Pour l’avenir, les investisseurs se concentreront sur les résultats des entreprises et les indicateurs économiques. L’indice PMI de Chicago de février devrait reculer à 52,2, tandis que la saison des résultats du T4 approche de sa fin avec plus de 90 % des entreprises du S&P 500 ayant publié leurs résultats. Sur les 453 entreprises ayant publié, 74 % ont dépassé les attentes en matière de bénéfices. Bloomberg Intelligence prévoit une croissance des bénéfices du S&P 500 de 8,4 % pour le T4, ce qui marque dix trimestres consécutifs de croissance annuelle — bien que cela masque une faiblesse en dehors des sept grandes sociétés technologiques, où la croissance des bénéfices ne devrait être que de 4,6 %.

Les marchés des taux d’intérêt envoient des signaux mitigés

Les marchés obligataires ont montré des signaux divergents alors que les investisseurs recherchaient des actifs refuges. Les T-notes à 10 ans de mars ont atteint un sommet de 2,75 mois, faisant baisser le rendement du 10 ans de 2,9 points de base à 4,023 %. Malgré la baisse du marché boursier, la demande pour les obligations a été limitée après que les données sur les demandes d’allocations chômage, meilleures que prévu, ont suggéré que la Réserve fédérale pourrait maintenir une posture hawkish. Par ailleurs, des pressions sur l’offre sont apparues alors que le Trésor se préparait à auctionner 44 milliards de dollars de bons du Trésor à 7 ans.

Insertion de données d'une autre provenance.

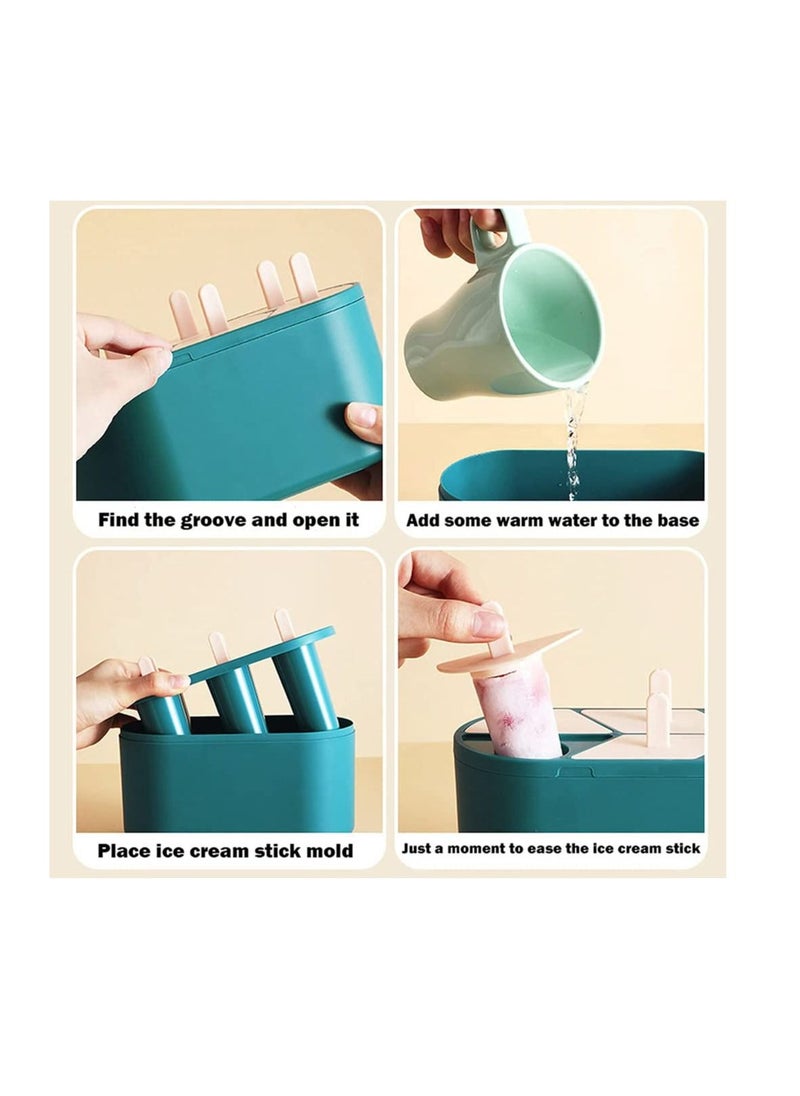 Find the groove and open it

Add some warm water to the base

Place ice cream stick mold

Just a moment to ease the ice cream stick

Les obligations d’État européennes ont également vu leurs rendements baisser. Le rendement du bund allemand à 10 ans est tombé à 4,023 %, tandis que celui du gil britannique à 10 ans a chuté à un plus bas de 14,5 mois à 4,271 %. La confiance économique dans la zone euro s’est unexpectedly affaiblie, passant à 98,3 contre 99,8 attendu, bien que la croissance de la masse monétaire reste résiliente à 3,3 % en glissement annuel. Les marchés intègrent actuellement une probabilité de seulement 2 % d’une baisse de taux de 25 points de base lors de la prochaine réunion de la BCE le 19 mars.

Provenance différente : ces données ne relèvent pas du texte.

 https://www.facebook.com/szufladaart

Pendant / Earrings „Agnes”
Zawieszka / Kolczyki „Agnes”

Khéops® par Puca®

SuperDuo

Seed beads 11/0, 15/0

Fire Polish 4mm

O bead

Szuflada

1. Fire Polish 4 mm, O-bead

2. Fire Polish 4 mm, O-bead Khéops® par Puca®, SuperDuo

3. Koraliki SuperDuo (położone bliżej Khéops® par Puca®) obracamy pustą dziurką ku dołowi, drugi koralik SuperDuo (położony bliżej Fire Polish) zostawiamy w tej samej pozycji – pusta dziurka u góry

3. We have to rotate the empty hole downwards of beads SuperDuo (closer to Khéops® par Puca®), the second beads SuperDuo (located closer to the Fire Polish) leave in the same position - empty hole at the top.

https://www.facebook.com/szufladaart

Gagnants et perdants individuels : une rotation sélective

Au-delà de la divergence entre semi-conducteurs et logiciels, les résultats d’entreprises ont provoqué des mouvements importants de certaines actions. PROCEPT BioRobotics a chuté de plus de 22 % après avoir guidé un chiffre d’affaires annuel de 300 à 410 millions de dollars, bien en dessous des estimations consensuelles de 422,1 millions. Chemed Corp a reculé de plus de 16 % après un bénéfice ajusté du T4 de 6,42 dollars, manquant l’estimation de 7,03 dollars. Universal Health Services, qui est en tête des perdants du S&P 500, a chuté de plus de 9 % après avoir annoncé un chiffre d’affaires du T4 de 4,49 milliards de dollars, légèrement inférieur à l’estimation de 4,51 milliards.

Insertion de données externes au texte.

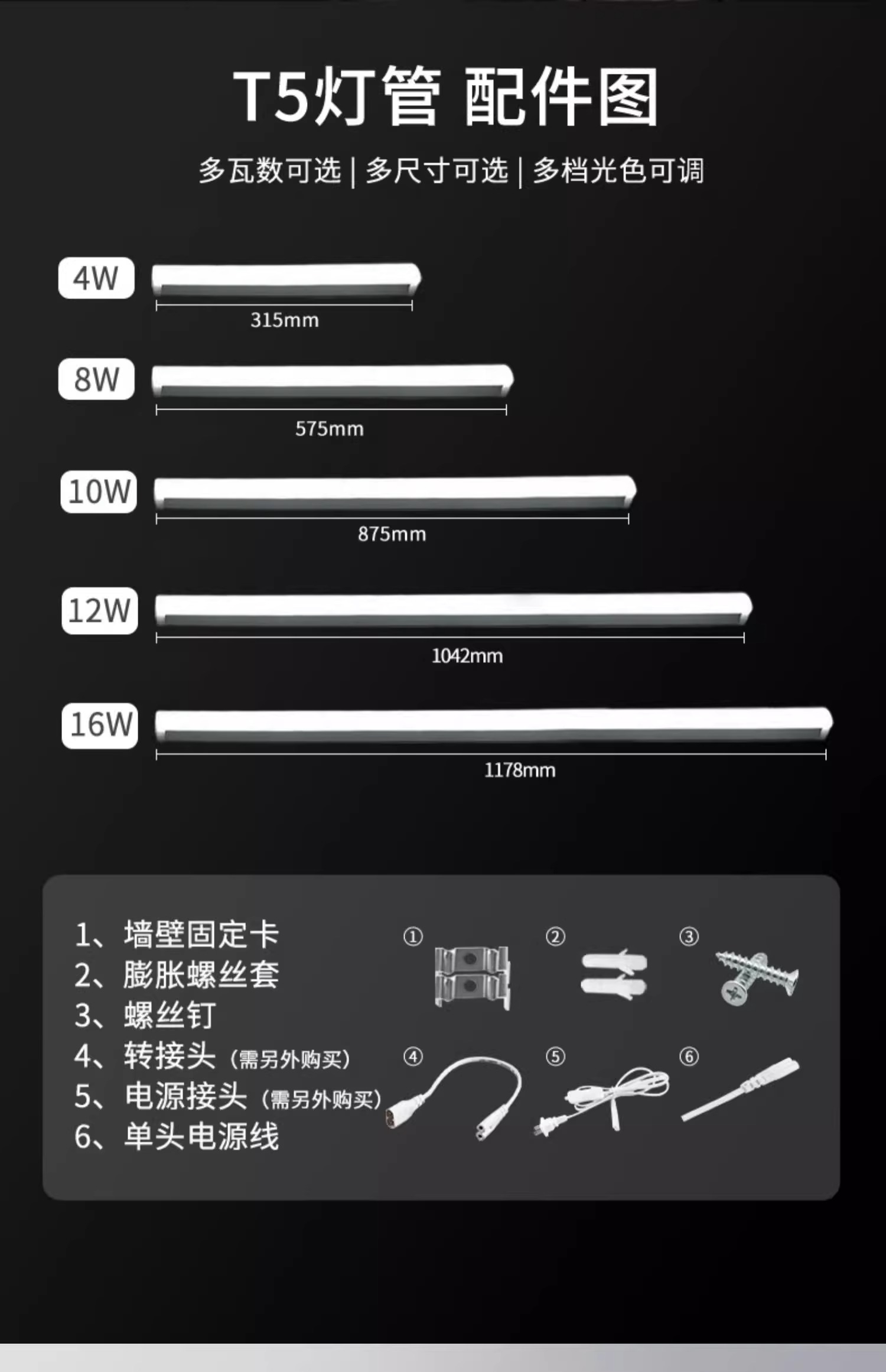 T5灯管 配件图

多瓦数可选 | 多尺寸可选 | 多档光色可调

4W
315mm

8W
575mm

10W
875mm

12W
1042mm

16W
1178mm

1、墙壁固定卡
2、膨胀螺丝套
3、螺丝钉
4、转接头（需另外购买）
5、电源接头（需另外购买）
6、单头电源线

①
②
③
④
⑤
⑥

Du côté des gagnants, Paramount Skydance a mené la hausse du S&P 500 avec une augmentation de plus de 10 % après avoir publié un chiffre d’affaires du T4 de 8,15 milliards de dollars, supérieur au consensus. Celsius Holdings a augmenté de plus de 10 % suite à un chiffre d’affaires du T4 de 721,6 millions de dollars, largement supérieur à l’estimation de 639 millions. Chime Financial a progressé de plus de 12 % après avoir dépassé les attentes et relevé ses prévisions pour l’année complète.

Le tumulte spectaculaire du marché cette semaine souligne la tension entre l’enthousiasme pour l’intelligence artificielle et les préoccupations de valorisation, entre les déceptions matérielles et la résilience logicielle, ainsi qu’entre l’incertitude politique intérieure et les vents contraires de l’économie mondiale.